◆ What to do:
Shown below is a listing with pictures; reproduce exactly, and only, the lines between the ones containing "Preparing skewers for a tandoor oven." and "young girl with braids jumping", inclusive, leaving the pictures out.
■ ■ ■ ■
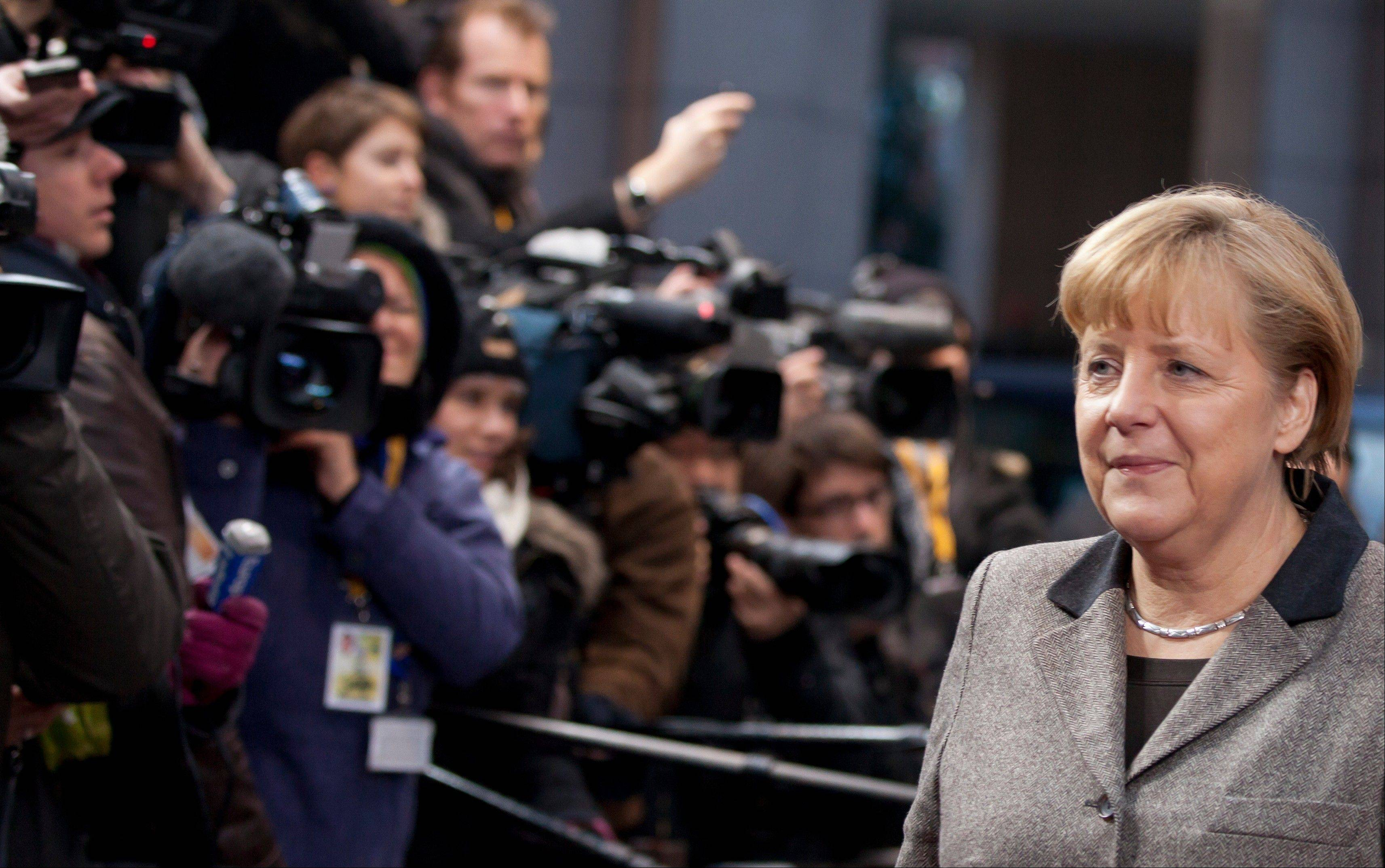 German Chancellor Angela Merkel arrives for an EU summit in Brussels Thursday. Member nations agreed on the foundation of a fully-fledged banking union and Greece�s euro partners approved billions of euros in bailout loans that will prevent the nation from going bankrupt.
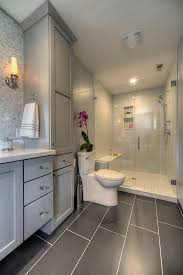 master bathroom with glass walk in shower large gray tiles on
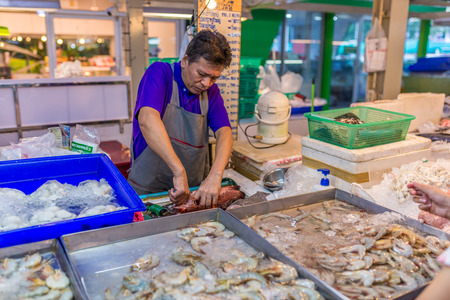 Bangkok, Thailand - Nov 14, 2015 Unidentified seller is cleaning fish for customer at Or Tor Kor market, a well known place for fresh food, fruits and foods. Located next to Jatujak market.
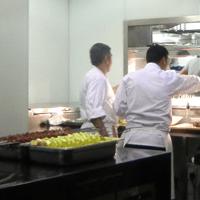Preparing skewers for a tandoor oven.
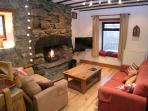 Living room with mountain views, an open fire and freesat TV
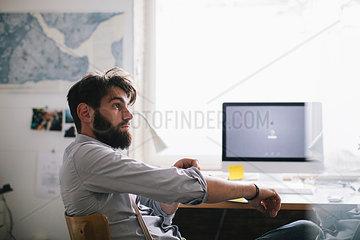 Junger Mann im Buero am Computer Arbeitsplatz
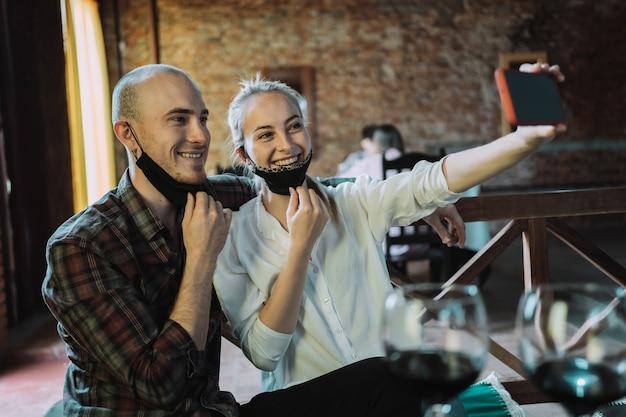 Jeune couple amoureux de masques ouverts prenant selfie dans un restaurant
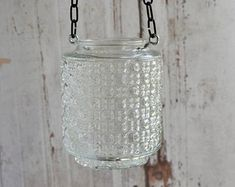 Glass candle holder repurposed from vintage glass light cover
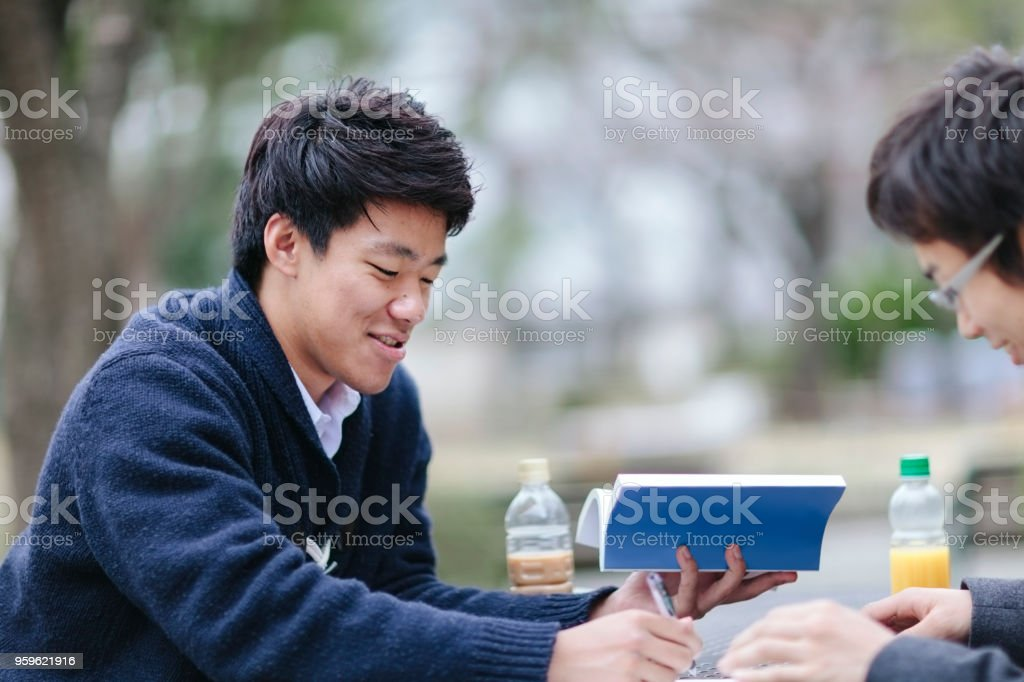 Two male students studying on campus stock photo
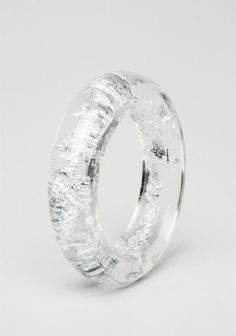 Sobral cuff made of clear and silver-colored natural light weight resin. Hand made.Brazilian designer Carlos Sobral,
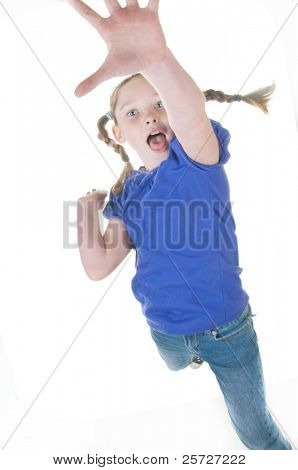 young girl with braids jumping
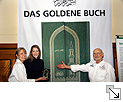 Annette and Rüdiger Nehberg presenting THE GOLDEN BOOK with Stefanie Silber who designed the book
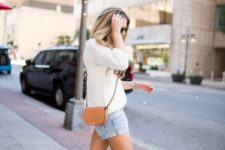 With denim shorts, white shirt and brown mini bag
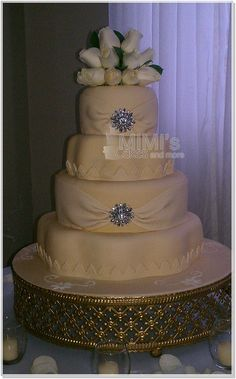 Our First Wedding Cake.  Cream and Gold with Flowers on Top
■ ■ ■ ■
◆ Expected output:
Preparing skewers for a tandoor oven.
 Living room with mountain views, an open fire and freesat TV
 Junger Mann im Buero am Computer Arbeitsplatz
 Jeune couple amoureux de masques ouverts prenant selfie dans un restaurant
 Glass candle holder repurposed from vintage glass light cover
 Two male students studying on campus stock photo
 Sobral cuff made of clear and silver-colored natural light weight resin. Hand made.Brazilian designer Carlos Sobral,
 young girl with braids jumping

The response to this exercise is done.